───── Input for this task

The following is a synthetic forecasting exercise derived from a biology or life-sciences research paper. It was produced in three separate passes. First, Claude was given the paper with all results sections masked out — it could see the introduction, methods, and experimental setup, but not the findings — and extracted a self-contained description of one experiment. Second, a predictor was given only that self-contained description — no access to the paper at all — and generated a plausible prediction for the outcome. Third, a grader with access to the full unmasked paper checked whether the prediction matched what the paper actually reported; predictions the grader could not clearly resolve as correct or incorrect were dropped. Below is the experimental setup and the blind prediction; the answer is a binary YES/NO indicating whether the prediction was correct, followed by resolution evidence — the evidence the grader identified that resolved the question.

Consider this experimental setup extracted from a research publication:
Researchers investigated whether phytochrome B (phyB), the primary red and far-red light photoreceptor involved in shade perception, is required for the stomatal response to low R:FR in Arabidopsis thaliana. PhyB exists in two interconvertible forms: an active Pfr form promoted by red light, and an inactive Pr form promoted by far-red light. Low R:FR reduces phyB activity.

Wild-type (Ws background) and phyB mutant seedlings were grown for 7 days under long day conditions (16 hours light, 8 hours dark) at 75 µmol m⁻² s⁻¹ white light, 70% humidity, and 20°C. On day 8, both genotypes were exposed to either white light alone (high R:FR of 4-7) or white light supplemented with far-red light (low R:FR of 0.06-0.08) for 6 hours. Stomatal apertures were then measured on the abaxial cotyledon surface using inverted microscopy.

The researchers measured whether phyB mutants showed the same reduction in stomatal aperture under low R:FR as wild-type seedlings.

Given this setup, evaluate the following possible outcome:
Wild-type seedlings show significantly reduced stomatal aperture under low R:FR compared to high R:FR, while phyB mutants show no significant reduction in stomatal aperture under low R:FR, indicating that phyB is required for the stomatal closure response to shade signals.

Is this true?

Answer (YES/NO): YES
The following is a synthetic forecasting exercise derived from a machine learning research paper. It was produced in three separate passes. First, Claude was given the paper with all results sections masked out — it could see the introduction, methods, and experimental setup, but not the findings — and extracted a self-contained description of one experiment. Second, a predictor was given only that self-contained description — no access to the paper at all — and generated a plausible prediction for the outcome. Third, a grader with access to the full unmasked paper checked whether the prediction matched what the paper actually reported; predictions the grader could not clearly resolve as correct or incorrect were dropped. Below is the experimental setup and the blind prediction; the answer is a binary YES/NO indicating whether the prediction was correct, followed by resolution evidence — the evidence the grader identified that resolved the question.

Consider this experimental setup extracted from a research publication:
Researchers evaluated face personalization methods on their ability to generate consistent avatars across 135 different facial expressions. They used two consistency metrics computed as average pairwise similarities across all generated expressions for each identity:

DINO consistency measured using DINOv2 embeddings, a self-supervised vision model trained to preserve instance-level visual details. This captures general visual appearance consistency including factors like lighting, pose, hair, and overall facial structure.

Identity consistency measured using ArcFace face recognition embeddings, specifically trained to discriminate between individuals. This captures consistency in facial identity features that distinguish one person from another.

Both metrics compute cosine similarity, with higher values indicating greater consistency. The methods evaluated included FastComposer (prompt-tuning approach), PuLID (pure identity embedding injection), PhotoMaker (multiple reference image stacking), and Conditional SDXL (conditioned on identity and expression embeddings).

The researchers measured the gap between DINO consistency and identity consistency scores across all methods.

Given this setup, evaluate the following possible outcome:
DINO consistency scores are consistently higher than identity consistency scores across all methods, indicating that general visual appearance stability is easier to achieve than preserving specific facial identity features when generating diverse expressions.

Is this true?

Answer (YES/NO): YES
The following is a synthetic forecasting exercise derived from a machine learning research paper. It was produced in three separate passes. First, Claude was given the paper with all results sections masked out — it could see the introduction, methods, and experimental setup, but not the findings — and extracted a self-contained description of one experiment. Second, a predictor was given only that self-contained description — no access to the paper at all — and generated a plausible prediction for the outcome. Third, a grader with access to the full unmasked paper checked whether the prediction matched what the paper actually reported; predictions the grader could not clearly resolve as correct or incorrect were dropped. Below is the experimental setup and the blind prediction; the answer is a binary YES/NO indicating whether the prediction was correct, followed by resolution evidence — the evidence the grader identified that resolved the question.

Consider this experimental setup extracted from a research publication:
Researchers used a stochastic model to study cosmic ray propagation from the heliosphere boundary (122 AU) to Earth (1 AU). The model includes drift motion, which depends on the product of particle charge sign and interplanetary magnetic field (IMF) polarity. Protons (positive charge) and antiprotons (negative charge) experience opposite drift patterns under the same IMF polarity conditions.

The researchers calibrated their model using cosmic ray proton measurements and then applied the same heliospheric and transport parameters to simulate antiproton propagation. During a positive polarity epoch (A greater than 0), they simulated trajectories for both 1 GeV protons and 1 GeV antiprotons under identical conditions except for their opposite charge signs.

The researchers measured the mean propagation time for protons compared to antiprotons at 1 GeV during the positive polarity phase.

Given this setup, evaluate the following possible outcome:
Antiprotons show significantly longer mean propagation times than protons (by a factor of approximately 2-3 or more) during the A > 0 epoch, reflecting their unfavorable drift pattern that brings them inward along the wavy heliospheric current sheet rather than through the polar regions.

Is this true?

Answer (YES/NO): NO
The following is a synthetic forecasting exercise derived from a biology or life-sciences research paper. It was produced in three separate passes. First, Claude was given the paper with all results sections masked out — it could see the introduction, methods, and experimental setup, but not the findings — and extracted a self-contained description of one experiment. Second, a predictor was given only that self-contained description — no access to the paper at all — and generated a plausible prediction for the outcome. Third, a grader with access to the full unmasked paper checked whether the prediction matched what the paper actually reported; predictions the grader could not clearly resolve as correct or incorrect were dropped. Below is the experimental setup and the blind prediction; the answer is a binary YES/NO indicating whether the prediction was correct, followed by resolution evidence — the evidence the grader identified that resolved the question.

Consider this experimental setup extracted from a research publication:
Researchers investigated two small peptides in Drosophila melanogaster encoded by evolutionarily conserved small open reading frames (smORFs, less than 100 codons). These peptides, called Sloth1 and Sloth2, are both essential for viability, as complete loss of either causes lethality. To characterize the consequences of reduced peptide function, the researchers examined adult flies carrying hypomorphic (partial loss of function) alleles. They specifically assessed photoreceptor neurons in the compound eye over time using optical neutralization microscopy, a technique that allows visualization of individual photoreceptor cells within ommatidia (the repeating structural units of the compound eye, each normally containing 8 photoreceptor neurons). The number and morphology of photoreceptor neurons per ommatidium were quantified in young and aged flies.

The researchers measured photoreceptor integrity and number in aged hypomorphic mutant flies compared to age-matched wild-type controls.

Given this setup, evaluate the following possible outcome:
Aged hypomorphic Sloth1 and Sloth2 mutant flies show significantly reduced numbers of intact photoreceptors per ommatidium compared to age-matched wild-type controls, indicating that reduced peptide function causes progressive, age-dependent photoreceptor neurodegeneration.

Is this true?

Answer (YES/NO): NO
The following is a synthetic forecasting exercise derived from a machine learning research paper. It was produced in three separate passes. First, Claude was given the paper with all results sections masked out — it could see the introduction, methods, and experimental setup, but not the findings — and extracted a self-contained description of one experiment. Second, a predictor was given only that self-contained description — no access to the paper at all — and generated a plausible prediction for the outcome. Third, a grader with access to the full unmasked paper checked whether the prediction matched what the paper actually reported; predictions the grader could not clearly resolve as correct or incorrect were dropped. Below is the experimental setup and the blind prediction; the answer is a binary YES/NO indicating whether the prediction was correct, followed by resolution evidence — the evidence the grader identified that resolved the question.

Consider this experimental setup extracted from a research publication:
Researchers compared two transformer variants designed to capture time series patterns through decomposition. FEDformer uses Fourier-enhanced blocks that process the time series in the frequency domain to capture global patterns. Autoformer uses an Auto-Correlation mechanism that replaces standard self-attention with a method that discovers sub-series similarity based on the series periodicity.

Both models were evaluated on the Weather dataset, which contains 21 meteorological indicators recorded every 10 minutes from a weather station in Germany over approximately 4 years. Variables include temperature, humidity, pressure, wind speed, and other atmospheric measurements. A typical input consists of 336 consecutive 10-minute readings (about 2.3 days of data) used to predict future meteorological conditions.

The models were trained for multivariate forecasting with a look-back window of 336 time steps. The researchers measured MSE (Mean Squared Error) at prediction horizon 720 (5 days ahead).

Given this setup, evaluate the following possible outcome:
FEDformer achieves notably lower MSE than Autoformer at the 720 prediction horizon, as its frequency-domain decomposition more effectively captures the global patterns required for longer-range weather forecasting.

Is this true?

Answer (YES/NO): YES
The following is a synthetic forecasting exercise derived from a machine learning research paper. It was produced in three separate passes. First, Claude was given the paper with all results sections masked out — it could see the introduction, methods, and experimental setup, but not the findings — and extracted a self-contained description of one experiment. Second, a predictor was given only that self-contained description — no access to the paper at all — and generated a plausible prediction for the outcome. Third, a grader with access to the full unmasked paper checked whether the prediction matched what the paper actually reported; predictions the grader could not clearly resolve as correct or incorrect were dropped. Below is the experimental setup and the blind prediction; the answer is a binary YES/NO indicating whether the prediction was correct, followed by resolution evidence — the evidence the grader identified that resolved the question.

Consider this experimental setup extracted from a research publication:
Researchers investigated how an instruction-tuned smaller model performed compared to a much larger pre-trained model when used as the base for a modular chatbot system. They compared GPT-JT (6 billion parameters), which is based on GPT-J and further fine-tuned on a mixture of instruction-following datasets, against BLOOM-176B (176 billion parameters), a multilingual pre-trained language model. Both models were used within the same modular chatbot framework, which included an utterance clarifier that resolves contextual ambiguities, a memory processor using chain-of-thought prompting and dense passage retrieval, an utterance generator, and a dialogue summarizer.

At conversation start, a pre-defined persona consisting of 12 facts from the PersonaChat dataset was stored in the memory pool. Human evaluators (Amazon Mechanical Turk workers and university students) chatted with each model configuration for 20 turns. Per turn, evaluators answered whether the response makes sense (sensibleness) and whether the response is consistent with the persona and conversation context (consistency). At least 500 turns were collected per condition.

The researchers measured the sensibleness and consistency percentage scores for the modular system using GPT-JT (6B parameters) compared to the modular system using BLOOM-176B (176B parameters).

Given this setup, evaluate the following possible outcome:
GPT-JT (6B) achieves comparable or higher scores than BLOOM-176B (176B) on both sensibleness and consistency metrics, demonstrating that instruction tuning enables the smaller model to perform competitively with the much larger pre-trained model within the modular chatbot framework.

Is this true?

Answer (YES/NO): YES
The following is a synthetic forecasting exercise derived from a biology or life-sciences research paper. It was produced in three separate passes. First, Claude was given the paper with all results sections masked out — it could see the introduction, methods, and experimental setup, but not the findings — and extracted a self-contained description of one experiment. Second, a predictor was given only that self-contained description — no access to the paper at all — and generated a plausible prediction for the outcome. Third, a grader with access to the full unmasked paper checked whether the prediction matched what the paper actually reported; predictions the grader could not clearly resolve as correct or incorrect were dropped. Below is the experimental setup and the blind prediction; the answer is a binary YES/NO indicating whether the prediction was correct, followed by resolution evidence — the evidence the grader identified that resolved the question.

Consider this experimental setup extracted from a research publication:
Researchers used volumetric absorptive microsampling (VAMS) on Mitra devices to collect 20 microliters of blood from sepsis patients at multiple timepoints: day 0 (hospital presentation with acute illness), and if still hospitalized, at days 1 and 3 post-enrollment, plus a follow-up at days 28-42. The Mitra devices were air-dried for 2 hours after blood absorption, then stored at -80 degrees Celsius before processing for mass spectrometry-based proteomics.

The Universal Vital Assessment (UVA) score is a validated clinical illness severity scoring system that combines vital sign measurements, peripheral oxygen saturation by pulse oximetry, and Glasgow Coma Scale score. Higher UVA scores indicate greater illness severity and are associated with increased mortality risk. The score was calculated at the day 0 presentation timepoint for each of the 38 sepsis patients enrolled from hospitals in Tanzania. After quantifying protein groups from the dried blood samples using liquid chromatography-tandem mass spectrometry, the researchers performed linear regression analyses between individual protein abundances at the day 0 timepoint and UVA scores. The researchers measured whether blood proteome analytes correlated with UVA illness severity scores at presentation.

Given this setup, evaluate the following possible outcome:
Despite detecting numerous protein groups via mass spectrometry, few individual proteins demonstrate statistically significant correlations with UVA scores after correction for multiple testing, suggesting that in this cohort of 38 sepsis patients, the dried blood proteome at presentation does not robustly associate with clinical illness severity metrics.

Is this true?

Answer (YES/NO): NO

──────────

_Assignment_
Each line above that contains the word "positive" should be copied.

_Written response_
Researchers used a stochastic model to study cosmic ray propagation from the heliosphere boundary (122 AU) to Earth (1 AU). The model includes drift motion, which depends on the product of particle charge sign and interplanetary magnetic field (IMF) polarity. Protons (positive charge) and antiprotons (negative charge) experience opposite drift patterns under the same IMF polarity conditions.
The researchers calibrated their model using cosmic ray proton measurements and then applied the same heliospheric and transport parameters to simulate antiproton propagation. During a positive polarity epoch (A greater than 0), they simulated trajectories for both 1 GeV protons and 1 GeV antiprotons under identical conditions except for their opposite charge signs.
The researchers measured the mean propagation time for protons compared to antiprotons at 1 GeV during the positive polarity phase.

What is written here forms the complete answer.